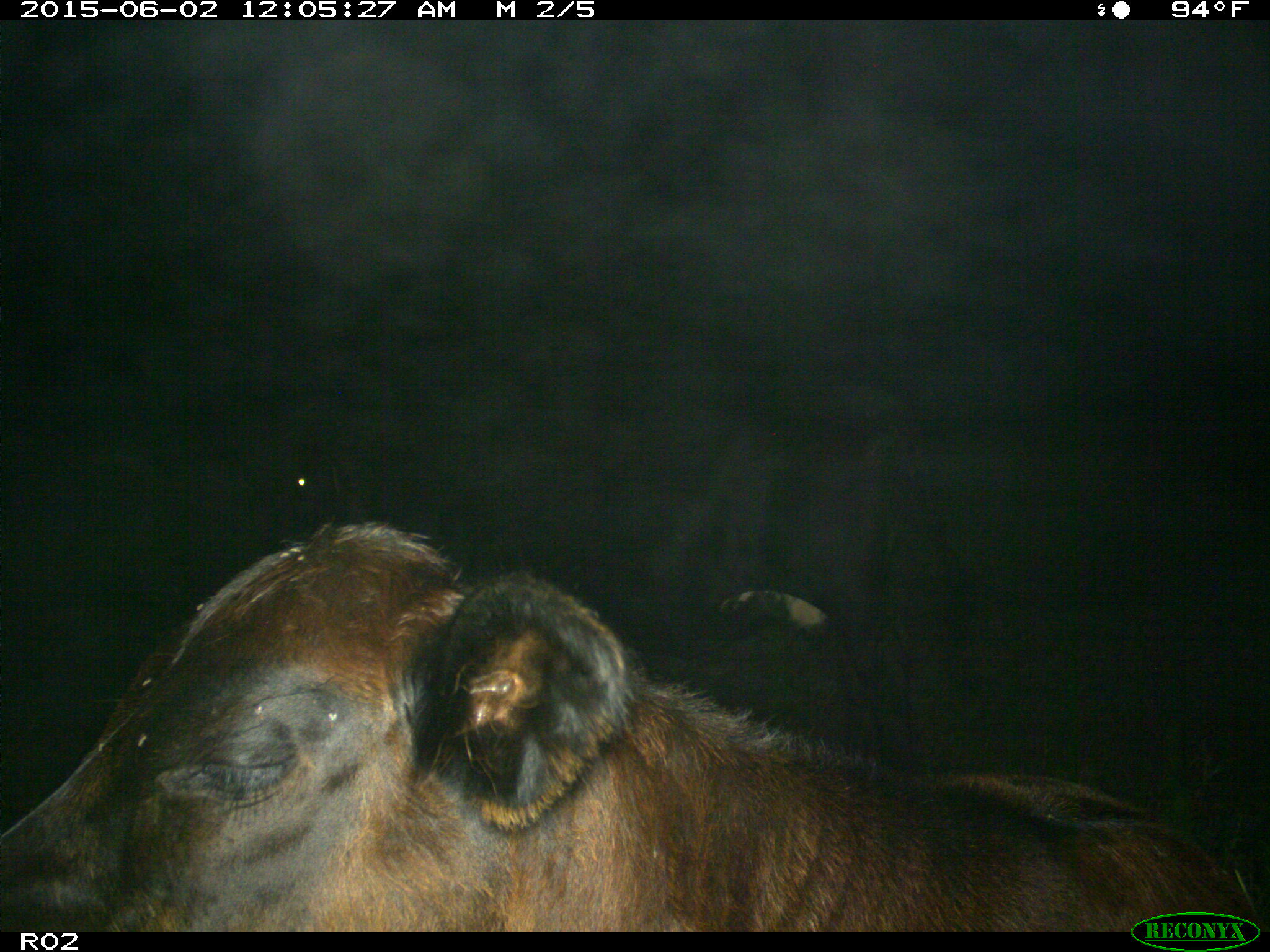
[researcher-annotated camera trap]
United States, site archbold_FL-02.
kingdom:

_THE TASK:_ With the pictures removed, set down the entire listing exactly.

_ANSWER BELOW:_
[researcher-annotated camera trap]
United States, site archbold_FL-02.
kingdom:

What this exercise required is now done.